_Text segment:_
+---+

The Company, Deutsche Bank Trust Company Americas (formerly known as
Bankers Trust Company) ("Deutsche Bank"), as Trustee, and JPMorgan Chase, as
Trustee, have heretofore entered into a First Supplemental Indenture dated as of
October 1, 1991 (the "First Supplemental Indenture" and, together with the
Original Indenture, the "Amended Indenture") to provide for, among other things,
the appointment of Deutsche Bank as a Trustee pursuant to the terms of the
Amended Indenture and to add to or change certain provisions of the Original
Indenture to provide for or facilitate the administration of the trusts
thereunder by more than one Trustee.
Section 901 of the Amended Indenture provides, in part, that without the
consent of any Holder, the Company, when authorized by a Board Resolution, and
the Trustee may enter into one or more indentures supplemental to the Amended
Indenture to amend or supplement any provision contained therein or in any other
supplemental indenture, provided that no such amendment or supplement shall
materially adversely affect the interests of the Holders of any Securities then
Outstanding.

+---+

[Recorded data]
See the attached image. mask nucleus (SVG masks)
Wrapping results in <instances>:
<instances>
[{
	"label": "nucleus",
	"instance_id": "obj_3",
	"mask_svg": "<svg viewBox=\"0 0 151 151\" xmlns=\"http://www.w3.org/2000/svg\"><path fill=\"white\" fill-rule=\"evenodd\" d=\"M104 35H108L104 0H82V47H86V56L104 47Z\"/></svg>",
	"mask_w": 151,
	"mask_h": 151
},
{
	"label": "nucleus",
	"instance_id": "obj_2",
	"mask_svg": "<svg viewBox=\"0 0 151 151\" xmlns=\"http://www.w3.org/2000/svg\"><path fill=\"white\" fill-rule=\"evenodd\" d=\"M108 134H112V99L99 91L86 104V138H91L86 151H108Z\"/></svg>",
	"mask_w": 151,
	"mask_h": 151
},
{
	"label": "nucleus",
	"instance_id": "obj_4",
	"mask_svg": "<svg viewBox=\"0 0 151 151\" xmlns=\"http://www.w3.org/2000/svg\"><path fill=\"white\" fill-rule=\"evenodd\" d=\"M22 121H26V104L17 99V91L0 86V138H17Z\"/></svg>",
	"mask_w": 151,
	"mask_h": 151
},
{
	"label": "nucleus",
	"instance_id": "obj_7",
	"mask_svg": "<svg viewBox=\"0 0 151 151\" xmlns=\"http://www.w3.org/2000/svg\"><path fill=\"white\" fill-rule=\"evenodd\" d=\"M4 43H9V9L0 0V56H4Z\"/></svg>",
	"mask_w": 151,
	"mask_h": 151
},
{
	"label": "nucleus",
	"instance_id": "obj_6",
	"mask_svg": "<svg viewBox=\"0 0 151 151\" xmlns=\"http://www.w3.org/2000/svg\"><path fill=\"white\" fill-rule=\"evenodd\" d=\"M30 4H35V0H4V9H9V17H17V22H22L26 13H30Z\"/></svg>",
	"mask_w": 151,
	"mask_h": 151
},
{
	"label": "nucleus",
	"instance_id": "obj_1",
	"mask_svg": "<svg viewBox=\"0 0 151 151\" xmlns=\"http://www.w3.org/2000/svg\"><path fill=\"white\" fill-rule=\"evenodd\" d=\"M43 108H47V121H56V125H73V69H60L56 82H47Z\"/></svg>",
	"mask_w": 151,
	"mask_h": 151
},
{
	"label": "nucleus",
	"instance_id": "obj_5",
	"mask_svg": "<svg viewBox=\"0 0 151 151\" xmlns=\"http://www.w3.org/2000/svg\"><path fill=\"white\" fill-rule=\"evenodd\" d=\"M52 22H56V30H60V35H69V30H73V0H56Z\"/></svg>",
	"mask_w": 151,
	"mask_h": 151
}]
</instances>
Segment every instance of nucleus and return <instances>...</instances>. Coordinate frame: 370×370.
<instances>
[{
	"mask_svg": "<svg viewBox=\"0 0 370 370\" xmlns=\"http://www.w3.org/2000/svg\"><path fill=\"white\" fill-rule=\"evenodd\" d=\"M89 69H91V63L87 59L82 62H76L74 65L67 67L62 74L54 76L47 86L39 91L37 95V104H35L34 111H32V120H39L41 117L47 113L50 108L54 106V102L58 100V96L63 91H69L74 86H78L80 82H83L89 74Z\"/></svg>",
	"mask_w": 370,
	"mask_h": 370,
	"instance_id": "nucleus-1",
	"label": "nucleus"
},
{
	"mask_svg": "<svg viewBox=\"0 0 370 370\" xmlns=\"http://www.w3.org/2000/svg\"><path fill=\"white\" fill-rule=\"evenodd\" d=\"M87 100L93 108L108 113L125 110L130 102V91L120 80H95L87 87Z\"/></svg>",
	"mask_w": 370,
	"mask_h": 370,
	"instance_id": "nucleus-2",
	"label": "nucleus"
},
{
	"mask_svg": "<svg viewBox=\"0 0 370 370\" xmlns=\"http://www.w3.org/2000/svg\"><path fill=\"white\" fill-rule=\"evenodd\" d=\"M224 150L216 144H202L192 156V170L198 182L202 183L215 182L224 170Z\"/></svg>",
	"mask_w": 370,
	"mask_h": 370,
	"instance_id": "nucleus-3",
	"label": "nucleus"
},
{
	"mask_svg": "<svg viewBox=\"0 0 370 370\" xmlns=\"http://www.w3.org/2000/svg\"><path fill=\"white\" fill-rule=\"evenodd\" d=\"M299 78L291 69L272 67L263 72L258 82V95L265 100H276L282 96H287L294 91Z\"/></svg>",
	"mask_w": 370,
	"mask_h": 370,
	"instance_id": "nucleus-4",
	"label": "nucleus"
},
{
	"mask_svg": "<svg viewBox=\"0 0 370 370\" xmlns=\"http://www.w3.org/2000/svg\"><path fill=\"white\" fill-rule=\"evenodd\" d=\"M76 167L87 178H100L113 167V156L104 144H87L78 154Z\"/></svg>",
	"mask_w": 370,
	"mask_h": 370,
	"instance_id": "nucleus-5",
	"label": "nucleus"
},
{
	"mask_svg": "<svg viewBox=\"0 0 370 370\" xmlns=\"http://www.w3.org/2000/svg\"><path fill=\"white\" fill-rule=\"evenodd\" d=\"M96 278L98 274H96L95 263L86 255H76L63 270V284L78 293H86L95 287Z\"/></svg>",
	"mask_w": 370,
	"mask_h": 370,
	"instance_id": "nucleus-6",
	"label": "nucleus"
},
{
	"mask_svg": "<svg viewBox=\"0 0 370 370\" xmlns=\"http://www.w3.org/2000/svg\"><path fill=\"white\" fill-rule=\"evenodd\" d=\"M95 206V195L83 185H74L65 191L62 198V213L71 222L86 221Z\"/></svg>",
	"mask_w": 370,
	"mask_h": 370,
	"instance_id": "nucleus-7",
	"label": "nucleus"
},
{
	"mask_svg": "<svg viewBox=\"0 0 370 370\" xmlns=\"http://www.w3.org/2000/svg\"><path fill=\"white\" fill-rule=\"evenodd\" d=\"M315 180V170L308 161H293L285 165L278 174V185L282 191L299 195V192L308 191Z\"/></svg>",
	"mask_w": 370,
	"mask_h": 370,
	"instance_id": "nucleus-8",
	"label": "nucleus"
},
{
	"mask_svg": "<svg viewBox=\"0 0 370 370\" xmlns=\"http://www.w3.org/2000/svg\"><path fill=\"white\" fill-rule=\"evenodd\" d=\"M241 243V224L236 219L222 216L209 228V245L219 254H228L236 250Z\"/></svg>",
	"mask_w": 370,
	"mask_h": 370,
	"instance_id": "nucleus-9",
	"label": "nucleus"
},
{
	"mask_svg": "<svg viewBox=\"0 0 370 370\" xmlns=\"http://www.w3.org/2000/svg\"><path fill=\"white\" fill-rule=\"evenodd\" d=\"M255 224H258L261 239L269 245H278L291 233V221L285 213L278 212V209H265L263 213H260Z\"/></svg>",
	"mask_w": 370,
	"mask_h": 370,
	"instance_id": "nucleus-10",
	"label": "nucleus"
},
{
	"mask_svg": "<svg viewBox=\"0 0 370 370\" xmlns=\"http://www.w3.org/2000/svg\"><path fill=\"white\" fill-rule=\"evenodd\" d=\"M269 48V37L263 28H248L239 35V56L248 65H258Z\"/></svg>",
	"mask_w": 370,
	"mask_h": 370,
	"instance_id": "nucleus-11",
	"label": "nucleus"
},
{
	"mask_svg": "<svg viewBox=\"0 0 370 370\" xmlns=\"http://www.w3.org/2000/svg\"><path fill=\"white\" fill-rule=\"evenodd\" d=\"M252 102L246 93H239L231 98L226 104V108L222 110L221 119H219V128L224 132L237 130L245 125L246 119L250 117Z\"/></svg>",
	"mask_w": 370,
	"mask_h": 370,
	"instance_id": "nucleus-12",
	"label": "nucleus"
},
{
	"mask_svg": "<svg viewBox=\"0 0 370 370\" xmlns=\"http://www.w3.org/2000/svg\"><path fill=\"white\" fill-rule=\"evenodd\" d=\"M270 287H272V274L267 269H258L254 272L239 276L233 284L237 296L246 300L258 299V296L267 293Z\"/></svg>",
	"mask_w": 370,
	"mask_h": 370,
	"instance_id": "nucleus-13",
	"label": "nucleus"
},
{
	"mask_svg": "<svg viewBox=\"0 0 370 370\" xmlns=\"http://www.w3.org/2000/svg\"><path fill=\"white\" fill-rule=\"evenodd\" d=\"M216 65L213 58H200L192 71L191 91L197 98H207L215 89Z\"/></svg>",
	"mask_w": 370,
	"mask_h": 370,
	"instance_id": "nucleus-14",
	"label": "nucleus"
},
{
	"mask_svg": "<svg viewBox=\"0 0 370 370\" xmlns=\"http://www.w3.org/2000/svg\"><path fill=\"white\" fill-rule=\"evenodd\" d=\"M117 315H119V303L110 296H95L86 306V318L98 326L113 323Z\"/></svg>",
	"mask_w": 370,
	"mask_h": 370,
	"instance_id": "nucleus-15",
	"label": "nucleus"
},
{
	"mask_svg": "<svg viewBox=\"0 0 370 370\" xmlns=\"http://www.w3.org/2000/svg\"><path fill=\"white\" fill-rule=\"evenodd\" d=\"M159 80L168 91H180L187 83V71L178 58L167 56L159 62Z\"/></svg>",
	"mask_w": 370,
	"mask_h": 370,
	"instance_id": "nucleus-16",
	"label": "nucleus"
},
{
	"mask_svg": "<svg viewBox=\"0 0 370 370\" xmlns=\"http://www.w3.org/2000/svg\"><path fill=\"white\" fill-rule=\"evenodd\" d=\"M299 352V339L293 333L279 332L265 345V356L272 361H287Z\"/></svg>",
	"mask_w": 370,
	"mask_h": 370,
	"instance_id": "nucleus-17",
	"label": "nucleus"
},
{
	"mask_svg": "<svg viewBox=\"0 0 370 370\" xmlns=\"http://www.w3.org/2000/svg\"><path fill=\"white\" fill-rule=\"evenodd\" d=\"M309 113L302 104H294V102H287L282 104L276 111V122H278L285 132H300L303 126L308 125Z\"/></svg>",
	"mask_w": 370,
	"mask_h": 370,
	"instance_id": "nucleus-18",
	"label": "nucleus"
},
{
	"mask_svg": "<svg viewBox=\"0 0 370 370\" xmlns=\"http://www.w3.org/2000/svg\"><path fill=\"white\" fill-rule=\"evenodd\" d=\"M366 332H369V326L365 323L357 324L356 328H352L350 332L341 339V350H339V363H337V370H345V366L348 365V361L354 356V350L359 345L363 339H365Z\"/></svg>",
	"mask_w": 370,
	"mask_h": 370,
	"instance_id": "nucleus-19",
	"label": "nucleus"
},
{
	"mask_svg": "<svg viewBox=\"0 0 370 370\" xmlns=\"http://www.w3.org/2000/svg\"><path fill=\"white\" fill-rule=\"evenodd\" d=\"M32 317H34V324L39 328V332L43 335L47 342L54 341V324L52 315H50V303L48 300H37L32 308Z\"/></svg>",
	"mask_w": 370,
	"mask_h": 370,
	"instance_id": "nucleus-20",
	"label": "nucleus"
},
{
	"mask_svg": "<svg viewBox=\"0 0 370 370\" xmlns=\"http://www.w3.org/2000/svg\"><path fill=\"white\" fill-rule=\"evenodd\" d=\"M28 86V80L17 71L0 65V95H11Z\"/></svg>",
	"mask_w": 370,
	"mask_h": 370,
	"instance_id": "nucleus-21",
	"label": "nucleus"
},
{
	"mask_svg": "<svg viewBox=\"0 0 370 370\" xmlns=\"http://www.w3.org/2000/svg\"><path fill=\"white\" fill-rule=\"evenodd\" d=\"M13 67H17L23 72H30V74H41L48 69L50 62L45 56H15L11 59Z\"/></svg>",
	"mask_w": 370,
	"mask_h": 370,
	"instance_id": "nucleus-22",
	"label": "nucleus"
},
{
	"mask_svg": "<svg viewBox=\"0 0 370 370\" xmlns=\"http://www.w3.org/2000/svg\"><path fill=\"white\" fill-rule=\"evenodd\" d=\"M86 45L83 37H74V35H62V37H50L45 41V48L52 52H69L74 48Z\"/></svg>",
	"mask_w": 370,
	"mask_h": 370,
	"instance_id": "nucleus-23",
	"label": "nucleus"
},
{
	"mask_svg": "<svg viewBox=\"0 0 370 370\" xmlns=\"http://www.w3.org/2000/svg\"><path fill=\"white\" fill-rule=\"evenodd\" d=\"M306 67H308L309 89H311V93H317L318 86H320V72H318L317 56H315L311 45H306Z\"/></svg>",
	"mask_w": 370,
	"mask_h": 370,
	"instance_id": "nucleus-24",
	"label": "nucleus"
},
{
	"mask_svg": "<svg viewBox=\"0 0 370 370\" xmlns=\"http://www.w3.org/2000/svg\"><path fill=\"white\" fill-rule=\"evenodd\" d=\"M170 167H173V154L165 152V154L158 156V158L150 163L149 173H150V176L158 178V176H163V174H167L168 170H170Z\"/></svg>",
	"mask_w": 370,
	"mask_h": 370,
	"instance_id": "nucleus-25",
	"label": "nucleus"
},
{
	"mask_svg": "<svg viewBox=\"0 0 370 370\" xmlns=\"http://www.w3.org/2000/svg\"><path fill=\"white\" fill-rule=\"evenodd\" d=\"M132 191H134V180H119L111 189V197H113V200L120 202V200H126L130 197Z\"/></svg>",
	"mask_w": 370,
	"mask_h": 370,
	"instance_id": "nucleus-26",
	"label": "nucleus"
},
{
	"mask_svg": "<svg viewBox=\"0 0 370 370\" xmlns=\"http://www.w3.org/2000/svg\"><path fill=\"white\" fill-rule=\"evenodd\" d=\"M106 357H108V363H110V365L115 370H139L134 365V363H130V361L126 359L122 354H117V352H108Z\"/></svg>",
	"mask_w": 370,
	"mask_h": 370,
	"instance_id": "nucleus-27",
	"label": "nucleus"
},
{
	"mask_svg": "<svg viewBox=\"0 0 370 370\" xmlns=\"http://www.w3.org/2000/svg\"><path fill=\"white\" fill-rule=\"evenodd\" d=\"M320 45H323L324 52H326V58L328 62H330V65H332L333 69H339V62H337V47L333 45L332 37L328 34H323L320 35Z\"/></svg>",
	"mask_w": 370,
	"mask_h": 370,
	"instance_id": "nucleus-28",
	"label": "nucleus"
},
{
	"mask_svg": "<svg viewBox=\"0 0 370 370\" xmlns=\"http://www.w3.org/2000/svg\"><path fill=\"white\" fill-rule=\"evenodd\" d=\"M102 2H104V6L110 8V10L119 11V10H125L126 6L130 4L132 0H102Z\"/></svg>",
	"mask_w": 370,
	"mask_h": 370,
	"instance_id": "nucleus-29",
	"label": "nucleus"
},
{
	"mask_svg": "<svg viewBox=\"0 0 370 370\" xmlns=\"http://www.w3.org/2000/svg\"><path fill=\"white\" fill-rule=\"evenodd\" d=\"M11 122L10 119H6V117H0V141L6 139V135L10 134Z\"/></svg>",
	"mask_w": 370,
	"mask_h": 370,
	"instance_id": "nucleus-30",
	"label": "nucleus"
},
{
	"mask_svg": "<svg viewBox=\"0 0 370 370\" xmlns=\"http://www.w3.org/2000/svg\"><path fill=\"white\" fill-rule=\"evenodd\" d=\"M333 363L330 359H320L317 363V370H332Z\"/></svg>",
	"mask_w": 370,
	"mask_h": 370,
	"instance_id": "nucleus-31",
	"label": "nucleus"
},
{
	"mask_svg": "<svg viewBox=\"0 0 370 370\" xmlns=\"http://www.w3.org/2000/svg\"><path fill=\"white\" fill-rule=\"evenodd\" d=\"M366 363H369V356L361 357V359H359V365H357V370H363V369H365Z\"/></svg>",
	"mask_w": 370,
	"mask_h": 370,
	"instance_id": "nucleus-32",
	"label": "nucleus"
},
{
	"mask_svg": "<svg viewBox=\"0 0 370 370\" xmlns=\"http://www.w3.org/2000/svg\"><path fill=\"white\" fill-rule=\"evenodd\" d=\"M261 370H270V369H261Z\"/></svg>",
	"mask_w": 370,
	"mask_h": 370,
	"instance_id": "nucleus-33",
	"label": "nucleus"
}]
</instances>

+---+

_What you will do:_
1/ Do these statements agree with the indenture passage? Answer yes or no for each and quote the words that decide it.
(a) The First Supplemental Indenture is dated as of October 1, 1991.
(b) Deutsche Bank Trust Company Americas was formerly known as Bankers Trust Company.
(c) Under Section 901, a supplemental indenture may be entered into only with the consent of the Holders.
2/ Extend the indenture passage with new text that picks up right after its final sentence.

_Exercise results:_
1/
(a) Yes: "a First Supplemental Indenture dated as of October 1, 1991"
(b) Yes: "Deutsche Bank Trust Company Americas (formerly known as Bankers Trust Company)"
(c) No: "without the consent of any Holder, the Company, when authorized by a Board Resolution, and the Trustee may enter into one or more indentures supplemental to the Amended Indenture"

2/
The Company desires to enter into this Second Supplemental Indenture in
order to amend and supplement certain covenants set forth in the Amended
Indenture as hereinafter provided, but only with respect to Securities that are
not Outstanding on the date hereof.
All things necessary to make this Second Supplemental Indenture a valid
agreement of the Company in accordance with its terms have been done.
NOW, THEREFORE, the Company and each Trustee hereby agrees as follows:
ARTICLE I
DEFINITIONS
SECTION 1.01. Definitions. (a) For all purposes of this Second Supplemental
Indenture, except as otherwise herein expressly provided or unless the context
otherwise requires:
(1) terms used herein in capitalized form and defined in the Amended
Indenture shall have the meanings specified in the Amended Indenture;
(2) the words "herein," "hereof" and "hereto" and other words of
similar import used in this Supplemental Indenture refer to this
Supplemental Indenture as a whole and not to any particular Article,
Section or other subdivision of this Supplemental Indenture; and
(3) the terms defined in the Recitals herein shall have the meanings
specified therein.
(b) For all purposes of the Indenture, except as otherwise expressly
provided or unless the context otherwise requires:
(1) the terms defined in this Article have the meanings assigned to
them in this Article, and include the plural, as well as the singular; and
(2) "Second Supplemental Indenture" or "this Supplemental Indenture"
means this instrument as originally executed.
ARTICLE II
MODIFICATIONS
SECTION 2.01. Amendment to Section 101 of the Amended Indenture. (a)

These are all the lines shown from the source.